START Provided data
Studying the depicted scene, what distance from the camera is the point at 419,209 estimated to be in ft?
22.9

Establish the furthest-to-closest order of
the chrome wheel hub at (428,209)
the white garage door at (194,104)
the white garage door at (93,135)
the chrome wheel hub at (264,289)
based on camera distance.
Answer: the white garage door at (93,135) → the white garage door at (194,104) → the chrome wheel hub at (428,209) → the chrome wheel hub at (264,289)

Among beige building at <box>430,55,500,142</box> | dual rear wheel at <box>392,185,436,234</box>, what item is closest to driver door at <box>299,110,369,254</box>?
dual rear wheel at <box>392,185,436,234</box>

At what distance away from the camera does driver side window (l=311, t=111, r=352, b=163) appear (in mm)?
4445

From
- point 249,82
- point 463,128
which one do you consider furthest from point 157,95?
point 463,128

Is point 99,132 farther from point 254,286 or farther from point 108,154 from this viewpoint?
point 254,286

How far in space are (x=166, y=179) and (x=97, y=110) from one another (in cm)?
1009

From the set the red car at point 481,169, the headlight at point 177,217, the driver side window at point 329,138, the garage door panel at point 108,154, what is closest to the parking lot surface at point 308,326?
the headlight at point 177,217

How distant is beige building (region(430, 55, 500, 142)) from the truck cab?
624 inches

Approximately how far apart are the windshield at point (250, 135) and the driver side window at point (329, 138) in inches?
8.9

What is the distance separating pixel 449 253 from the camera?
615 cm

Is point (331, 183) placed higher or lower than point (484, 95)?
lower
END Provided data
START Provided data
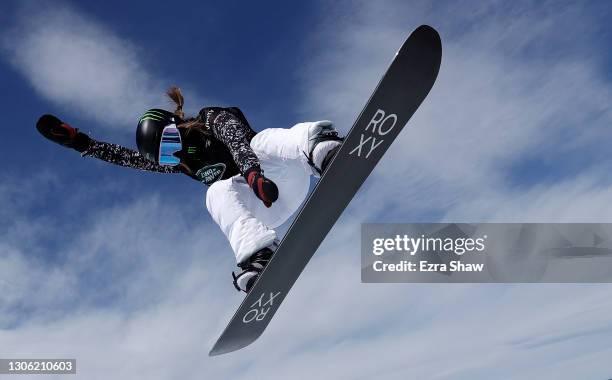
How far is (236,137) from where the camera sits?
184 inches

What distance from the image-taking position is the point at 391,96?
END Provided data
START Provided data
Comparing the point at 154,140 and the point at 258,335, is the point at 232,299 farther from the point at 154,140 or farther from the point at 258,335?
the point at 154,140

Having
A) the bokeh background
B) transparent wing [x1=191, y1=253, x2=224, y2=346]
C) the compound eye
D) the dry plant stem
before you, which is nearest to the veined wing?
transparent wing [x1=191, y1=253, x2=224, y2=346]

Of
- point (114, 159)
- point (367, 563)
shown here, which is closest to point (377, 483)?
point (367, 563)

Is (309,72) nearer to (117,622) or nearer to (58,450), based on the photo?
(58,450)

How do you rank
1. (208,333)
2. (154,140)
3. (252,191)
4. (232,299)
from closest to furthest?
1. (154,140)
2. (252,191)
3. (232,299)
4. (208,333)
END Provided data
Rewrite the entries beginning at the line that has "How far is (236,137)" and stopping after the line that has "What distance from the image-taking", changing "where the camera sits" to "the camera's position" and keeping everything else the same.

- Written response:
How far is (236,137) from the camera's position?
184 inches

What distance from the image-taking position is the point at 391,96?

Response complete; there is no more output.